- _The problem_:
Repeat the data below, swapping "camera" for "viewer" and changing nothing else.

- _Extracted material_:

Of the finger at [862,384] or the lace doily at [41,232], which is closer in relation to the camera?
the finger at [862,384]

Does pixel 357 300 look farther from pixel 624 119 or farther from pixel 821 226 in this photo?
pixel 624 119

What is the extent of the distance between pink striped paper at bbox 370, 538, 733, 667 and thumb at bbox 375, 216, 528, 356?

- _Problem solution_:
Of the finger at [862,384] or the lace doily at [41,232], which is closer in relation to the viewer?
the finger at [862,384]

Does pixel 357 300 look farther from pixel 624 119 or farther from pixel 821 226 in this photo?
pixel 624 119

What is the extent of the distance between pink striped paper at bbox 370, 538, 733, 667 and thumb at bbox 375, 216, 528, 356?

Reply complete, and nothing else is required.